From the perspective of Microsoft shareholders, the picture certainly looks grim. After a decade of timid stock performance, the fiscal year that ended June 2009 saw Microsoft's net revenue decrease for the first time in its history. It also announced its first-ever layoffs and has since exceeded its original estimate of 5,000 pink slips. But worst of all, for the first time in recent memory, Microsoft confronts a rival of goliath proportions that actually seems capable of going the distance with the software giant.
That rival, of course, is Google, and the search leader's relentless expansion is battering Microsoft on virtually every front. Google's emphasis on the Web as an application platform challenges the primacy of PC software and operating systems, Microsoft's traditional cash cows. Its forays into mobile devices call into question the very concept of desktop computing. Its Web-based services and open source software fly in the face of Microsoft's core business model. Philosophically speaking, Google is the anti-Microsoft -- and it's making a killing at it.
By comparison, the world's largest software vendor has adapted poorly to the changing market landscape. On the Web, Internet Explorer is dead last in standards compliance, and its critical security flaws sometimes go unpatched for months. Windows Mobile claims just 7.9 percent of the smartphone market, and according to Gartner, sales are slowing. Microsoft's vaunted new search service, Bing, has won few converts from Google, except where Microsoft has strong-armed them into using it. In short, while it may be first in desktop software, Microsoft's track record outside its comfort zone has been fairly dismal, enough so that in 2007, venture capitalist Paul Graham declared, "Microsoft is dead."
But Ray Ozzie has a plan. With the Windows division back on track and new version of Office set to debut this year, "software plus services" is the new mantra at Microsoft's Redmond headquarters. It marks a strategic shift that will transform everything about the company, from how it develops, markets, and deploys software to its relationships with its customers. Ozzie doesn't want to beat Google at its own game; rather, he wants to remind Google that the software game has been and remains Microsoft's. But to succeed, he's going to have to rewrite Microsoft's playbook along the way.
Ozzie rules: The "software plus services" vision
Nearly five years ago Ozzie, then Microsoft's newly minted CTO, issued a memo outlining his vision of the next step in the company's ongoing evolution. "[People are] increasingly drawn toward the simplicity of services and service-enabled software that 'just works,'" he wrote. "Businesses are increasingly considering what services-based economics of scale might do to help them reduce infrastructure costs or deploy solutions as-needed and on subscription basis."
In other words, Ozzie felt it was high time for Microsoft to compete with Google on its home turf. But in Ozzie's vision, Microsoft would embrace the Web differently than the search titan has. While Google sees the browser as the ultimate client UI for software large and small, with the cloud as the ultimate repository for all data, Ozzie sees an opportunity for Microsoft to offer services that augment and enhance traditional desktop software. Where Google sees thin clients interfacing with powerful applications, Ozzie sees rich client applications consuming lightweight services.

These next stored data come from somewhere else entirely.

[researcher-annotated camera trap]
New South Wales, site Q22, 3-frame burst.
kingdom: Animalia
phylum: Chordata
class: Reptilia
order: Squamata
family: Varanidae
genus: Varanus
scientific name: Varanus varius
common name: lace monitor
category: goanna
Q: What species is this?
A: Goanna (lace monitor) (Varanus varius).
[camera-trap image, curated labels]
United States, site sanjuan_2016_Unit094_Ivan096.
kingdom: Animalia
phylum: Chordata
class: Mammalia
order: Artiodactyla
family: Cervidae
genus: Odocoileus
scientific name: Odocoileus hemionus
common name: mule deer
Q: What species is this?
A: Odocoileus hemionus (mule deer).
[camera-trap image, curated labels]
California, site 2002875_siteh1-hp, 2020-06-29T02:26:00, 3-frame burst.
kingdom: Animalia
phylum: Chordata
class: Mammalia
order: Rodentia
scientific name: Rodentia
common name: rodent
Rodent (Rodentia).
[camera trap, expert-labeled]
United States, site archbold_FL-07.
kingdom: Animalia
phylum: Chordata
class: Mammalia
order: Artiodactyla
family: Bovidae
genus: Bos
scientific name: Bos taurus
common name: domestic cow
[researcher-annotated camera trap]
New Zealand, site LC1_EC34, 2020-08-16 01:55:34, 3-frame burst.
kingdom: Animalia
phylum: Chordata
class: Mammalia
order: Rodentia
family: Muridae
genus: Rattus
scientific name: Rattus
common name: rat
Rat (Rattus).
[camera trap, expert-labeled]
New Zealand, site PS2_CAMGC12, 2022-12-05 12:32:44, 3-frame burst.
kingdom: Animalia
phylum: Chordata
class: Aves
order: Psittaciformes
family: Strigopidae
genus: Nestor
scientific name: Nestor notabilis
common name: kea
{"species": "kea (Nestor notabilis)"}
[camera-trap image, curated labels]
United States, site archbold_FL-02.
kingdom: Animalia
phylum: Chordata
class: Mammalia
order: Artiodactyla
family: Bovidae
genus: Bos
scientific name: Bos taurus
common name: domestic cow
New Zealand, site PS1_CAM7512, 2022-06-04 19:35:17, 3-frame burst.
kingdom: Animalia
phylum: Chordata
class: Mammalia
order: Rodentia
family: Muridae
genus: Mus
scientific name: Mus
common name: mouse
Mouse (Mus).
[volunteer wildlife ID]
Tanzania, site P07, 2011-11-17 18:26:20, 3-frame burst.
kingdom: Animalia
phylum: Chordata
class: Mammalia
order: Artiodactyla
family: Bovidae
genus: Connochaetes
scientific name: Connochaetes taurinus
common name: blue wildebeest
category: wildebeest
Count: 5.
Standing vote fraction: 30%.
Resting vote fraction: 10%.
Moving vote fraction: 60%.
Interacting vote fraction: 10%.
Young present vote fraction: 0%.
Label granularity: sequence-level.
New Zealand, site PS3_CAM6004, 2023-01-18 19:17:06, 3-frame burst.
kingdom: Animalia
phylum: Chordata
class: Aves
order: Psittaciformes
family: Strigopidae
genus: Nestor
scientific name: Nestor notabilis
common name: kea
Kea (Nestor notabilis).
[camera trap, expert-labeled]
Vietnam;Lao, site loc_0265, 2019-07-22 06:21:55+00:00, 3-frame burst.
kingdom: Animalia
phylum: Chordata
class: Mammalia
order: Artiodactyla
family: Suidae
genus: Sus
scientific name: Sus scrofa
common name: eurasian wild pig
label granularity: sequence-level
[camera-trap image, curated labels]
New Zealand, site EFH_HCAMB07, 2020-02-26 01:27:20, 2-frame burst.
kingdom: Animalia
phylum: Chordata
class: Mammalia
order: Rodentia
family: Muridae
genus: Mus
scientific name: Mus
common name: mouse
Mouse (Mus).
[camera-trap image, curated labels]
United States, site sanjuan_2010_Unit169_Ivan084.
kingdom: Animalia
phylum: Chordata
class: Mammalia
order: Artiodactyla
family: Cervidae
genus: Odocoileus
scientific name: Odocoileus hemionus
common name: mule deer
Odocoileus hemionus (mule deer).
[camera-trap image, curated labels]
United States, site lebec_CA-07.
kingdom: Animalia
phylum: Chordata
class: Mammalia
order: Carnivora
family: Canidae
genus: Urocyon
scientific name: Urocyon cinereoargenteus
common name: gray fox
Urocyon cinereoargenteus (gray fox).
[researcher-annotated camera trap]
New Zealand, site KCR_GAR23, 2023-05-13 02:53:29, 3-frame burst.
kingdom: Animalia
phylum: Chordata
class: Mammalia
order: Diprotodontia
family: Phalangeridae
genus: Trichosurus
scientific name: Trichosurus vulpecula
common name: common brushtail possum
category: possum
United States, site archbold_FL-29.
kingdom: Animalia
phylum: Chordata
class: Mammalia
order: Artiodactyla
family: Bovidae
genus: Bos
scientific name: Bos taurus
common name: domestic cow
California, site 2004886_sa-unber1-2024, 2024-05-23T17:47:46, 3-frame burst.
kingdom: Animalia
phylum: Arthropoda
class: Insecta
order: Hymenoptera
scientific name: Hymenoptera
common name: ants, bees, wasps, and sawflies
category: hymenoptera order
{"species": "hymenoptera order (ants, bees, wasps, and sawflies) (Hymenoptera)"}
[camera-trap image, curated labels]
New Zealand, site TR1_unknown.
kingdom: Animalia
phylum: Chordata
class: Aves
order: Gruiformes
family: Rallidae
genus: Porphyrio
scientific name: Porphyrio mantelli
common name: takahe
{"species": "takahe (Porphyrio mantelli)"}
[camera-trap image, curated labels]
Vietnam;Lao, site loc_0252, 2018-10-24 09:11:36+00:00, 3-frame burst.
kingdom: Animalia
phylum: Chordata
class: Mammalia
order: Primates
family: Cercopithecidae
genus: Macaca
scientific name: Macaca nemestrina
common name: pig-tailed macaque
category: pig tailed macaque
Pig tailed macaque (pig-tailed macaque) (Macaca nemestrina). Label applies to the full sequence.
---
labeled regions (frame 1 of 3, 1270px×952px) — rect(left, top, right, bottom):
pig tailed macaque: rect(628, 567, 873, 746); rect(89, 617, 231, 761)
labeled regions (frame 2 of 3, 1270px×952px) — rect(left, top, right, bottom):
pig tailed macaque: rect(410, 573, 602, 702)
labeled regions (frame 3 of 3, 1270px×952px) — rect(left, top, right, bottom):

That's no surprise. Before joining Microsoft, Ozzie built a career on the concept that a PC and a network together are greater than the sum of their parts. In the mid-1980s, Ozzie and his company Iris Associates developed the networked groupware platform that became Lotus Notes. He then went on to found Groove Networks, a maker of peer-to-peer collaboration software, after Lotus was acquired by IBM in 1994. When Microsoft acquired Groove in 2005, Ozzie came along for the ride.